# REQUIRED WORK
Please arrange the lines of all the entries below as a JSON list of strings, one string per line, skipping blank lines. Keep the pictures out of the list.

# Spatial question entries
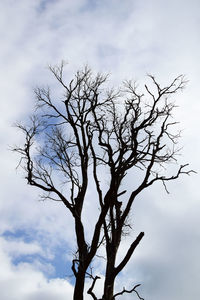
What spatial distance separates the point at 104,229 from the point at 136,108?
4.16 metres

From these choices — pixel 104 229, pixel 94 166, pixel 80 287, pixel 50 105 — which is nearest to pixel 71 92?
pixel 50 105

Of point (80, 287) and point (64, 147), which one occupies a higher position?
point (64, 147)

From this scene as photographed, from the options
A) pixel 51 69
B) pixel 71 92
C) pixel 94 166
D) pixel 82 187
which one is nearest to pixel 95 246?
pixel 82 187

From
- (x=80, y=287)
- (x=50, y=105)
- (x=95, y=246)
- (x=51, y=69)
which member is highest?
(x=51, y=69)

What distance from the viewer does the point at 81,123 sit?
43.0 feet

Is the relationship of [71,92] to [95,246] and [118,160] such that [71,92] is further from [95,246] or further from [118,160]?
[95,246]

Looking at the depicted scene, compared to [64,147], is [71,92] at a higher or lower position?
higher

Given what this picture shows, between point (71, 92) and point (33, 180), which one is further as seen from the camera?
point (71, 92)

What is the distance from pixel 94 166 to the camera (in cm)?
1253

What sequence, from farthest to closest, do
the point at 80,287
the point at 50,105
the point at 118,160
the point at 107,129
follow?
the point at 50,105, the point at 107,129, the point at 118,160, the point at 80,287

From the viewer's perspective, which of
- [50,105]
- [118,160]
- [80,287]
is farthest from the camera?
[50,105]

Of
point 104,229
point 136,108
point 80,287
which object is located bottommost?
point 80,287

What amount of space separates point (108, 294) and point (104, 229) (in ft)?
7.12

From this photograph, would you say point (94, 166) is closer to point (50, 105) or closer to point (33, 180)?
point (33, 180)
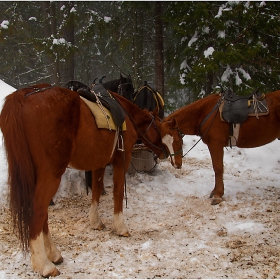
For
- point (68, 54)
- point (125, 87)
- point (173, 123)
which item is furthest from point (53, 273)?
point (68, 54)

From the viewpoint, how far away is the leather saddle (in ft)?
16.1

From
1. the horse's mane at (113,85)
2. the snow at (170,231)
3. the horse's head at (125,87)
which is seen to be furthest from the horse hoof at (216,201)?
the horse's mane at (113,85)

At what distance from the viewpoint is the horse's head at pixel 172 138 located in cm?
464

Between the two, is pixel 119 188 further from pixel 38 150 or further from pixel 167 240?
pixel 38 150

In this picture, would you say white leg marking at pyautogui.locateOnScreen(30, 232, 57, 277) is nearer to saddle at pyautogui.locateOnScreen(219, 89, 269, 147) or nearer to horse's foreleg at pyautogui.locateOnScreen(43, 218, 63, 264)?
horse's foreleg at pyautogui.locateOnScreen(43, 218, 63, 264)

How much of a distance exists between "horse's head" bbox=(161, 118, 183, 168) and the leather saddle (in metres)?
0.99

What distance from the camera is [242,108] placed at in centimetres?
493

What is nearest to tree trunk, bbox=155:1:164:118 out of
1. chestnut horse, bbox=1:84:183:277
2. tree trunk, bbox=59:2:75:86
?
tree trunk, bbox=59:2:75:86

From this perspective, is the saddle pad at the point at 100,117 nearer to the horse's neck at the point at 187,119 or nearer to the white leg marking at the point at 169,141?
the white leg marking at the point at 169,141

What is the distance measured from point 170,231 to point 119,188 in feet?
3.25

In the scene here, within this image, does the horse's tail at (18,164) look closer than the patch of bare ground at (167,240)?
Yes

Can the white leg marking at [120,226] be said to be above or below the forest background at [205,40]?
below

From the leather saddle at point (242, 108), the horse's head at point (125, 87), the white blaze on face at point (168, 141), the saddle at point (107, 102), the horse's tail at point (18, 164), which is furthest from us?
the horse's head at point (125, 87)

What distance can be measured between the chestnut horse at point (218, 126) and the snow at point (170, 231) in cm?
73
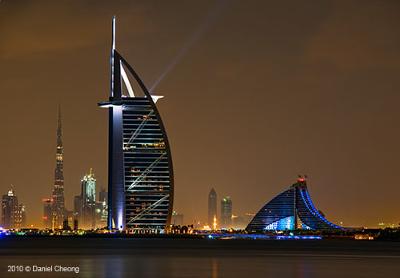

# REPLY
[
  "What spatial distance separates the point at 104,229 from the point at 136,108?",
  "4.16 metres",
  "From these choices — pixel 104 229, pixel 94 166, pixel 80 287, pixel 50 105 — which is nearest to pixel 71 92?",
  "pixel 50 105",
  "Of point (80, 287) and point (64, 147), which one occupies a higher position?",
  "point (64, 147)",
  "From this scene as photographed, from the options",
  "A) pixel 51 69",
  "B) pixel 71 92",
  "C) pixel 94 166",
  "D) pixel 82 187",
  "which one is nearest to pixel 95 246?",
  "pixel 82 187",
  "From",
  "- (x=80, y=287)",
  "- (x=50, y=105)",
  "- (x=95, y=246)",
  "- (x=51, y=69)",
  "which member is highest?",
  "(x=51, y=69)",
  "What distance from the viewer does the point at 81,123 sit?",
  "43.0 feet",
  "Is the relationship of [71,92] to [95,246] and [118,160] such that [71,92] is further from [95,246] or further from [118,160]?",
  "[95,246]",
  "Looking at the depicted scene, compared to [64,147], is [71,92] at a higher or lower position?",
  "higher",
  "Given what this picture shows, between point (71, 92) and point (33, 180), which one is further as seen from the camera?",
  "point (71, 92)",
  "What is the distance from pixel 94 166 to the camera (in cm)?",
  "1253",
  "What sequence, from farthest to closest, do",
  "the point at 80,287",
  "the point at 50,105",
  "the point at 118,160",
  "the point at 107,129",
  "follow?",
  "the point at 50,105, the point at 107,129, the point at 118,160, the point at 80,287",
  "From the viewer's perspective, which of",
  "- [50,105]",
  "- [118,160]",
  "- [80,287]",
  "is farthest from the camera?",
  "[50,105]",
  "Of",
  "point 104,229",
  "point 136,108",
  "point 80,287",
  "which object is located bottommost?",
  "point 80,287",
  "What amount of space separates point (108, 294) and point (104, 229) (in ft)?",
  "7.12",
  "From this photograph, would you say point (94, 166) is closer to point (50, 105) or closer to point (33, 180)?",
  "point (33, 180)",
  "For",
  "- point (68, 54)",
  "- point (125, 87)",
  "- point (173, 123)",
  "which item is furthest from point (53, 273)?",
  "point (68, 54)",
  "From the viewpoint, how far away is the leather saddle (in ft)?",
  "16.1",
  "From",
  "1. the horse's mane at (113,85)",
  "2. the snow at (170,231)",
  "3. the horse's head at (125,87)",
  "which is seen to be furthest from the horse hoof at (216,201)?",
  "the horse's mane at (113,85)",
  "At what distance from the viewpoint is the horse's head at pixel 172 138 located in cm?",
  "464",
  "Between the two, is pixel 119 188 further from pixel 38 150 or further from pixel 167 240?",
  "pixel 38 150",
  "In this picture, would you say white leg marking at pyautogui.locateOnScreen(30, 232, 57, 277) is nearer to saddle at pyautogui.locateOnScreen(219, 89, 269, 147) or nearer to horse's foreleg at pyautogui.locateOnScreen(43, 218, 63, 264)?",
  "horse's foreleg at pyautogui.locateOnScreen(43, 218, 63, 264)",
  "How much of a distance exists between \"horse's head\" bbox=(161, 118, 183, 168) and the leather saddle (in metres)?",
  "0.99",
  "What distance from the camera is [242,108] placed at in centimetres?",
  "493",
  "What is nearest to tree trunk, bbox=155:1:164:118 out of",
  "1. chestnut horse, bbox=1:84:183:277",
  "2. tree trunk, bbox=59:2:75:86",
  "?",
  "tree trunk, bbox=59:2:75:86",
  "From this perspective, is the saddle pad at the point at 100,117 nearer to the horse's neck at the point at 187,119 or nearer to the white leg marking at the point at 169,141?",
  "the white leg marking at the point at 169,141",
  "What is the distance measured from point 170,231 to point 119,188 in feet?",
  "3.25",
  "In the scene here, within this image, does the horse's tail at (18,164) look closer than the patch of bare ground at (167,240)?",
  "Yes",
  "Can the white leg marking at [120,226] be said to be above or below the forest background at [205,40]?",
  "below",
  "From the leather saddle at point (242, 108), the horse's head at point (125, 87), the white blaze on face at point (168, 141), the saddle at point (107, 102), the horse's tail at point (18, 164), which is furthest from us?",
  "the horse's head at point (125, 87)",
  "What distance can be measured between the chestnut horse at point (218, 126) and the snow at point (170, 231) in cm?",
  "73"
]